France, US Will Be Allies ‘Forever,’ Sarkozy Tells Congress

Daily News Article   —   Posted on November 8, 2007

(By Monisha Bansal, CNSNews.com) – French President Nicolas Sarkozy addressed a joint session of Congress on Wednesday and spoke of strengthening ties between the U.S. and France. While some hailed the foreign policy shift, others said it is more symbolic than substantive.

“I wish to re-conquer the heart of America, and I wish to re-conquer the heart of America in a lasting fashion,” said Sarkozy, a member of the center-right Union for a Popular Movement, who was elected in May. “I’ve come to say one simple thing: France and the United States are allies, have been allies, and will continue to be allies, and have been so forever.”
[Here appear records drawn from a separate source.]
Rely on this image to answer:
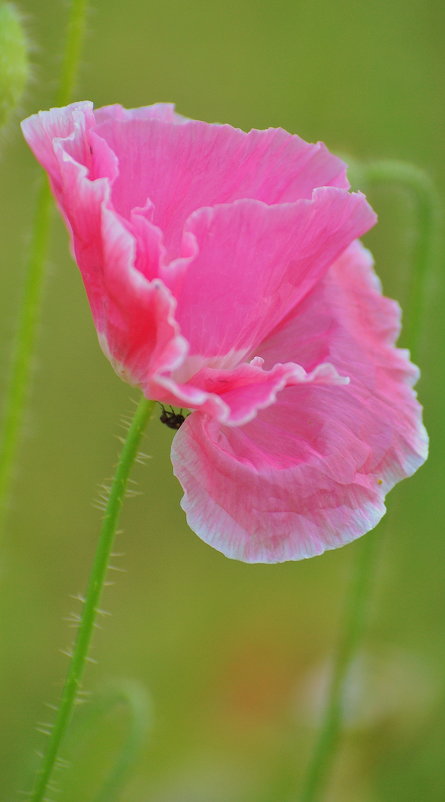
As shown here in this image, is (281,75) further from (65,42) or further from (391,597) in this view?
(65,42)

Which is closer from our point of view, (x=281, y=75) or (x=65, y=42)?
(x=65, y=42)

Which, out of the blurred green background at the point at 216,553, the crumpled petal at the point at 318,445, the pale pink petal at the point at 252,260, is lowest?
the blurred green background at the point at 216,553

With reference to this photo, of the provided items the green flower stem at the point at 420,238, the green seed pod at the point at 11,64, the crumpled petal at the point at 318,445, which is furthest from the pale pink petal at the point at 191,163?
the green flower stem at the point at 420,238

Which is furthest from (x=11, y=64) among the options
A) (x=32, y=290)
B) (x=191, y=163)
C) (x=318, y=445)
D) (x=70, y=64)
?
(x=318, y=445)

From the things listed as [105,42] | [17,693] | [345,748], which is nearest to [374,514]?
[345,748]

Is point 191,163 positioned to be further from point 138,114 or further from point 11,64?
point 11,64

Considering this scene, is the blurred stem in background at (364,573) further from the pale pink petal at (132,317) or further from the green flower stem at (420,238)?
the pale pink petal at (132,317)

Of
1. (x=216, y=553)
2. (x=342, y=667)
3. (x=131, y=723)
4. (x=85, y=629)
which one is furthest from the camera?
(x=216, y=553)
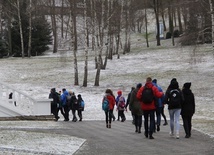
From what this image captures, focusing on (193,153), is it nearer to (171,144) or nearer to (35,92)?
(171,144)

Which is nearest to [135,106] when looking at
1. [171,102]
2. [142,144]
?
[171,102]

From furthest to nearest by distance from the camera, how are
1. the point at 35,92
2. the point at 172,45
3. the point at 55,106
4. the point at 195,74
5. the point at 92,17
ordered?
1. the point at 172,45
2. the point at 195,74
3. the point at 92,17
4. the point at 35,92
5. the point at 55,106

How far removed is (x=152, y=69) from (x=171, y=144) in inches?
1213

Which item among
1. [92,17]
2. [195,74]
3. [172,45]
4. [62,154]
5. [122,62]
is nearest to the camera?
[62,154]

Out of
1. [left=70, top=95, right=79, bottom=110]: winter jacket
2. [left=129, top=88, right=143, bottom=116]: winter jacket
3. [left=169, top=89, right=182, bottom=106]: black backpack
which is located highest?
[left=169, top=89, right=182, bottom=106]: black backpack

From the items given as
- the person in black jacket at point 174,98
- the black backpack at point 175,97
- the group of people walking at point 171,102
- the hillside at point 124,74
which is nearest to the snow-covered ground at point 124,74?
the hillside at point 124,74

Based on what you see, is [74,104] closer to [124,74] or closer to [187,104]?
[187,104]

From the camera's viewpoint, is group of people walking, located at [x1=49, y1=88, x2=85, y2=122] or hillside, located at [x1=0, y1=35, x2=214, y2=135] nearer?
group of people walking, located at [x1=49, y1=88, x2=85, y2=122]

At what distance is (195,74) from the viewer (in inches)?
1560

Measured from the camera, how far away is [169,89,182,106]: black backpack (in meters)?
13.6

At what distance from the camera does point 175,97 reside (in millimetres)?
13602

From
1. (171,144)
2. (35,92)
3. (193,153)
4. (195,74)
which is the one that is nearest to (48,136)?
(171,144)

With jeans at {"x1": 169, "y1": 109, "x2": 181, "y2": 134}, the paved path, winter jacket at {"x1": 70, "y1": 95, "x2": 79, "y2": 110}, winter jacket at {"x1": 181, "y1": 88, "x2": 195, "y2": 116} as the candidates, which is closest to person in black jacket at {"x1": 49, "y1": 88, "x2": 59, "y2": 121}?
winter jacket at {"x1": 70, "y1": 95, "x2": 79, "y2": 110}

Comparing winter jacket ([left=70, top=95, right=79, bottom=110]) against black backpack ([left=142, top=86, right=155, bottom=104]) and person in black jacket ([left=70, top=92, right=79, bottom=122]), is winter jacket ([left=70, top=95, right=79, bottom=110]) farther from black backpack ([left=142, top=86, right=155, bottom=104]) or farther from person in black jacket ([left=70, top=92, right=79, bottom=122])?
black backpack ([left=142, top=86, right=155, bottom=104])
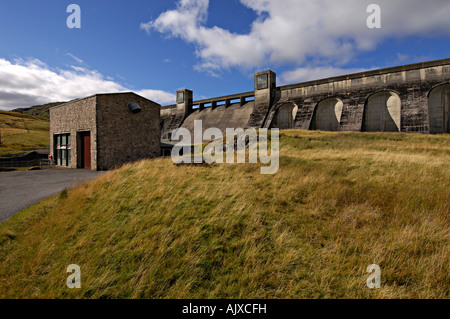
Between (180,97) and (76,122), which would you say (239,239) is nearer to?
(76,122)

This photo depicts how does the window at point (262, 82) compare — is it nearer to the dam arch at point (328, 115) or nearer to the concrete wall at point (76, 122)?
the dam arch at point (328, 115)

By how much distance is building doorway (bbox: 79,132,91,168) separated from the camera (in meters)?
19.0

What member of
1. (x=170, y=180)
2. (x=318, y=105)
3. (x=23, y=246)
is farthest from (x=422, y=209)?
(x=318, y=105)

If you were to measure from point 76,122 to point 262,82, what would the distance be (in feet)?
98.9

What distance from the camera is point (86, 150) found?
19.3 metres

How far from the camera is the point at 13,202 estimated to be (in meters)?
7.80

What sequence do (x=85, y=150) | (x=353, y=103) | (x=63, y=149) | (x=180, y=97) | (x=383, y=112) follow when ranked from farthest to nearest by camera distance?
(x=180, y=97)
(x=353, y=103)
(x=383, y=112)
(x=63, y=149)
(x=85, y=150)

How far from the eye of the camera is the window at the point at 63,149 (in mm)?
20792

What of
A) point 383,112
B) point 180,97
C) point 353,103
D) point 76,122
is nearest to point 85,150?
point 76,122

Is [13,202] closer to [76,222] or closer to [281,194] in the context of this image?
[76,222]

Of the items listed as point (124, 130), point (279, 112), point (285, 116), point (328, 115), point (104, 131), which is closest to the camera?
point (104, 131)

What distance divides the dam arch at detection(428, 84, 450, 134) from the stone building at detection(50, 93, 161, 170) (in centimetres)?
3219
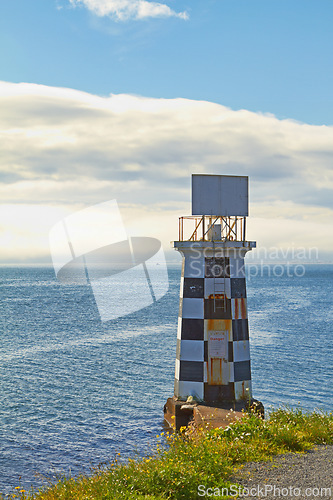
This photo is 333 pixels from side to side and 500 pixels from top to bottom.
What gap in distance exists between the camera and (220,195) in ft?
55.9

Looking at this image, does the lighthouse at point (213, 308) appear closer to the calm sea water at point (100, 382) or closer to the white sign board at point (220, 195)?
the white sign board at point (220, 195)

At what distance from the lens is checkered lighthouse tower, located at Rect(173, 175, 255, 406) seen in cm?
1616

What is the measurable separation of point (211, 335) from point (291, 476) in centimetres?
824

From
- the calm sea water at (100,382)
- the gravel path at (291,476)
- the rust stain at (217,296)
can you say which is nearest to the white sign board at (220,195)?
the rust stain at (217,296)

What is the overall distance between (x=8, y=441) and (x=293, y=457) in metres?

“In the space of just a few months, Sarkozy has performed one of the most stunning foreign policy reversals of recent years,” said Nile Gardiner, director of the Margaret Thatcher Center for Freedom at the conservative Heritage Foundation.

“The dramatic shift in French strategic thinking since Sarkozy came to power significantly improves the prospects for a more constructive transatlantic relationship over the next few years,” he added.

“The new French president should be given great credit for bravely challenging decades of deep-seated French anti-Americanism, which has frequently poisoned relations between Paris and Washington, reaching its peak during the presidency of Jacques Chirac,” Sarkozy’s predecessor, Gardiner added.

Kevin Smith, a spokesman for House Minority Leader John Boehner (R-Ohio), told Cybercast News Service, “President Sarkozy has shown a fondness for America and a new eagerness to work more closely with our country, and we hope that will bolster relations between the two nations.”

Smith noted that Sarkozy is “leading efforts in his home country to revamp their punishing tax system to boost new job creation and entrepreneurship, as well as take on the country’s failed welfare state to reward work and initiative.”

“These are goals all Americans can support and are an example for other countries that have previously rejected anything that resembles a more free market approach on key national policies,” he said.

Boehner also said in a statement that Sarkozy’s “commitment to fighting and defeating the global terrorist threat” will further strengthen relations.

In particular, Sarkozy and his foreign minister, Bernard Kouchner, have taken a harder line on Iran’s nuclear ambitions than previous administrations, saying that “the prospect of an Iran armed with nuclear weapons is unacceptable for France.”

The Iranian people “deserve better than the toughened sanctions and growing isolation to which their leaders condemn it,” Sarkozy said. “We must persuade Iran to choose cooperation, dialogue and openness. And no one must doubt our determination.”

Gardiner said, “Sarkozy’s bold tack showed him to be a powerful world player and a leader with whom Washington can do business.”

But Katie Laatikainen, an associate professor of political science at Adelphi University in Garden City, N.Y., said, “The apparent warming in U.S.-French relations is more symbolic than substantive so far.”

“Sarkozy’s embrace of the United States is an attempt to regain a place in the sun for French diplomacy,” she told Cybercast News Service. “The French have identified and seized an opportunity – courtesy of the frostiness of the Brown government in the UK – to mend fences with the U.S. after the fallout of 2003.”

Laatikainen added that while the French president has extended a hand to the Bush administration, the gesture is not partisan and he is just seeking to “maintain a preeminent role for France in world affairs. It will not matter whether the White House is occupied by Democrats or Republicans – Sarkozy’s goal is to elevate the French profile in international affairs, not to undergird American ambitions,” she said.

House Speaker Nancy Pelosi (D-Calif.) invited Sarkozy to speak before Congress.

Gardiner, however, questioned how long Sarkozy’s pro-American stance will last.

“Arrayed against him is a powerful coalition of vested interests, from the communist-dominated trade unions to the entrenched elites who rule the civil service. His pragmatic pro-American approach may not outlast his administration or even always win out while he remains in power.”